§ Requirement 1:
Print the part of the poll commentary starting with "I’m hardly objective, but" and going on through "to open ocean….", word for word.

§ Reading text:
=-=-=
Tanking

A new NBC News/Wall Street Journal Poll says Bush’s approval rating (finally) has dropped below 40 percent

The poll shows that Bush’s approval rating stands at 39 percent, a new low for the president. In the last NBC/Wall Street Journal survey, which was released in mid-September, 40 percent approved of Bush’s job performance while 55 percent disapproved. In addition, just 28 percent believe the country is headed in the right direction, another all-time low in Bush’s presidency.

Strikingly, much has happened in the time between those two polls — many of them seemingly positive events for the White House. The president delivered a prime-time speech from New Orleans, in which he promised to rebuild the Gulf Coast. He also made several more visits to the region, to examine the damage caused by Hurricanes Katrina and Rita. Furthermore, he saw the Senate confirm John Roberts to the Supreme Court, and he nominated Miers, his White House counsel, to replace retiring Supreme Court Justice Sandra Day O’Connor..

I’m hardly objective, but I believe all the trips to the Gulf just make him look desperate.

The Dems should be happy that 48 percent say they’d prefer a Democrat-controlled Congress, as opposed to 39 percent who want to keep the Republicans in charge. I’m not sure the Dems have done anything to deserve their improvement in the polls, but there it is.

Along these lines, David Ignatius has an interesting column in today’s Washington Post:

Watching the Republicans floundering over the past week, I can’t help thinking of a school of beached whales. The leviathans of the GOP have boldly swum themselves onto this patch of dry sand, and it won’t be easy for them to get back to open ocean….

…What’s interesting is that most of these wounds are self-inflicted. They draw a picture of a party that, for all its seeming dominance, isn’t prepared to be the nation’s governing party. The hard right, which is the soul of the modern GOP, would rather be ideologically pure than successful. Governing requires making compromises and getting your hands dirty, but the conservative purists disdain those qualities. They swim for that beach with a fiercely misguided determination, and they demand that the other whales accompany them.

The bickering over the Miers nomination epitomizes the right’s refusal to assume the role of a majoritarian governing party. The awkward fact for conservatives is that the American public doesn’t agree with them on abortion rights. A CNN/USA Today/Gallup poll in late August found 54 percent describing themselves as pro-choice and only 38 percent as pro-life, roughly the same percentages as a decade ago. …

… Bush squandered this opportunity by falling into the trap that has snared the modern GOP — of playing to the base rather than to the nation. The Republicans behave as if the country agrees with them on issues, when that demonstrably isn’t so. The country doesn’t agree about Social Security, doesn’t agree about the ethical issues that were dramatized by the torment of Terri Schiavo, doesn’t agree about abortion. Yet, in a spirit of blind partisanship, House Speaker Dennis Hastert announced last year that bills would reach the floor only if “the majority of the majority” supported them. That notion of governing from the hard right was a recipe for failure.

Righties have a pathological need to believe their point of view is the majority point of view, and that we lefties represent a few bitter enders camped out in a commune for aging hippies. I’ve written about this before. Whenever you pin a rightie in an argument, he or she always falls back on the “oh, yeah? Well, most people agree with me” defense. Except, most people don’t.

And I think the GOP could get away with a lot as long as most middle-class Americans felt safe and complacent. But these days nobody’s feeling safe or complacent. People are getting scared, and pissed off, and they’re looking at Washington, and seeing … Republicans in charge.
=-=-=
§ Data to use:
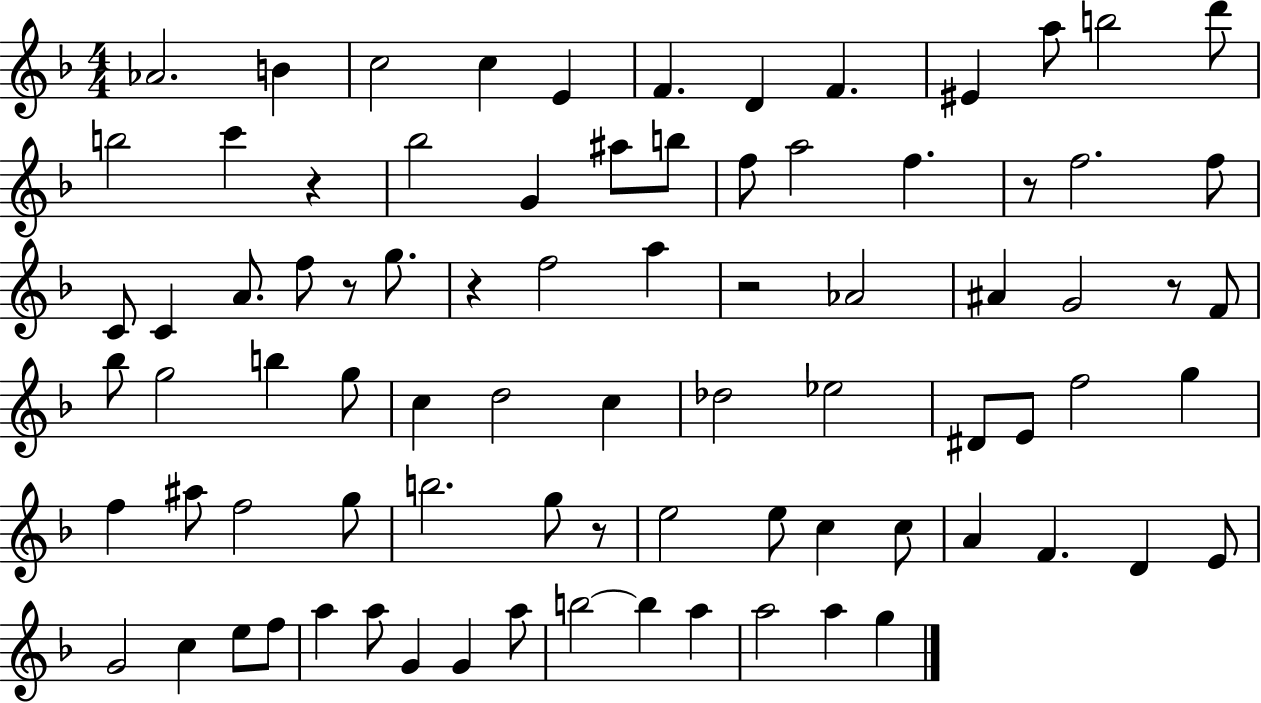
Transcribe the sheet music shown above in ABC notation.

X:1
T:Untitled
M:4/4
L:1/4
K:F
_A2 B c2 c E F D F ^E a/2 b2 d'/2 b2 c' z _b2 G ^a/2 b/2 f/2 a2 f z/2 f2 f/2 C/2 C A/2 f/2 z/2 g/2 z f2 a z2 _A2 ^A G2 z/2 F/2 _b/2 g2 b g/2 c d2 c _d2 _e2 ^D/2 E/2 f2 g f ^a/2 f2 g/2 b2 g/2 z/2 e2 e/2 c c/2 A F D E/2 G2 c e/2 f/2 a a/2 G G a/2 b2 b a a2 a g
=-=-=
§ Requirement 2:
Output all of the records above without any changes, and leave the pictures out.

§ Worked answer 1:
I’m hardly objective, but I believe all the trips to the Gulf just make him look desperate.

The Dems should be happy that 48 percent say they’d prefer a Democrat-controlled Congress, as opposed to 39 percent who want to keep the Republicans in charge. I’m not sure the Dems have done anything to deserve their improvement in the polls, but there it is.

Along these lines, David Ignatius has an interesting column in today’s Washington Post:

Watching the Republicans floundering over the past week, I can’t help thinking of a school of beached whales. The leviathans of the GOP have boldly swum themselves onto this patch of dry sand, and it won’t be easy for them to get back to open ocean….

§ Worked answer 2:
Transcribe the sheet music shown above in ABC notation.

X:1
T:Untitled
M:4/4
L:1/4
K:F
_A2 B c2 c E F D F ^E a/2 b2 d'/2 b2 c' z _b2 G ^a/2 b/2 f/2 a2 f z/2 f2 f/2 C/2 C A/2 f/2 z/2 g/2 z f2 a z2 _A2 ^A G2 z/2 F/2 _b/2 g2 b g/2 c d2 c _d2 _e2 ^D/2 E/2 f2 g f ^a/2 f2 g/2 b2 g/2 z/2 e2 e/2 c c/2 A F D E/2 G2 c e/2 f/2 a a/2 G G a/2 b2 b a a2 a g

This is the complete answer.